Once flunitrazepam was suggested, the pieces fell into place. There was a crime, yes: but both Frank and Zelda had been victims of it. He wasn’t going to file a complaint; he was ready to forgive the entire mess. In his mind, the culpability of all except whoever had spiked their drinks then vanished.
Unfortunately, the government didn’t see it that way. Whether some official somewhere saw a potential for a violent crime conviction or accidently checked the wrong box on some papers, proceedings were launched against Zelda. Through happenstance or sheer luck, depending on whose side you took in the case, no blood samples had been taken, or they had been but had then been lost or discarded. It’s possible that no one at the hospital thought to test for the date-rape drug, since Zelda hadn’t been brought in as the victim of a sexual assault. The hospital staff may not have known that flunitrazepam was also a stab-for-no-reason drug.

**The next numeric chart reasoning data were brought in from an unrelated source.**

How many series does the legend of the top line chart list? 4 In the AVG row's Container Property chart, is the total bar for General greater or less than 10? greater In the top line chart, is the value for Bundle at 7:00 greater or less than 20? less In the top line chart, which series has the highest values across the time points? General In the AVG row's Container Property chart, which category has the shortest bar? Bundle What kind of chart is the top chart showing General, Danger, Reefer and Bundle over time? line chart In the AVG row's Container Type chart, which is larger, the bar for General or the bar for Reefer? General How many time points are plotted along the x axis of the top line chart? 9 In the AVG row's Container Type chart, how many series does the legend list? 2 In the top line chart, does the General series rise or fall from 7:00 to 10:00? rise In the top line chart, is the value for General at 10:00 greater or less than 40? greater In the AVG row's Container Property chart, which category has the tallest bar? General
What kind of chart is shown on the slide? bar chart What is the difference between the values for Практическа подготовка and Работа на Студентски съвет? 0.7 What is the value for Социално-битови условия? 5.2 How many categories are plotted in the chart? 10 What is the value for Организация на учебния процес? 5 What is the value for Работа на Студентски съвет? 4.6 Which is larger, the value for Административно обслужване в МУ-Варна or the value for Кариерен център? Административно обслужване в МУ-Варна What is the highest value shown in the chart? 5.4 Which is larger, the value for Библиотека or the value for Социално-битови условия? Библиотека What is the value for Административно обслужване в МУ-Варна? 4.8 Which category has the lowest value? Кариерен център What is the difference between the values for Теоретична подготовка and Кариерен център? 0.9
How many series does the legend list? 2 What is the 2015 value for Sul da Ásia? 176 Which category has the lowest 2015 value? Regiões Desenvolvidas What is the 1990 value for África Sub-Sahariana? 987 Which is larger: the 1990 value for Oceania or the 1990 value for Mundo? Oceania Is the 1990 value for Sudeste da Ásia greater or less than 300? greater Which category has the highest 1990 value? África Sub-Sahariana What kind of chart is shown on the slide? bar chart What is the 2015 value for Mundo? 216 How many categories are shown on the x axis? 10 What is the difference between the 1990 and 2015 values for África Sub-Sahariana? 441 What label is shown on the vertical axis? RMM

It may seem preposterous, but within a few short months, Zelda had come close to killing her friend, had been charged with a violent crime, and had lost her job. She was facing some pretty serious time in prison, too — all for having been the intended victim of a sexual assault. Without evidence that she had been drugged, the case could read as if a jealous girlfriend had attacked a former lover, or some other untrue nonsense. It didn’t look good. Rape culture is complicated. Zelda and Frank’s situation became more preposterous, seemingly daily. Until one day, just like that, the case was dropped. Months upon months upon months spent defending less than a quarter of an hour during which no one will ever know what happened.
It was over.
But it is also sort of not. I want it to be over for Zelda and Frank, to whom I apologize sincerely for sharing their story, however veiled I have presented it. They have been through enough, certainly. But the real effects of flunitrazepam have been hidden for too long, and caused far too much damage. It is time to find out what the stuff really does.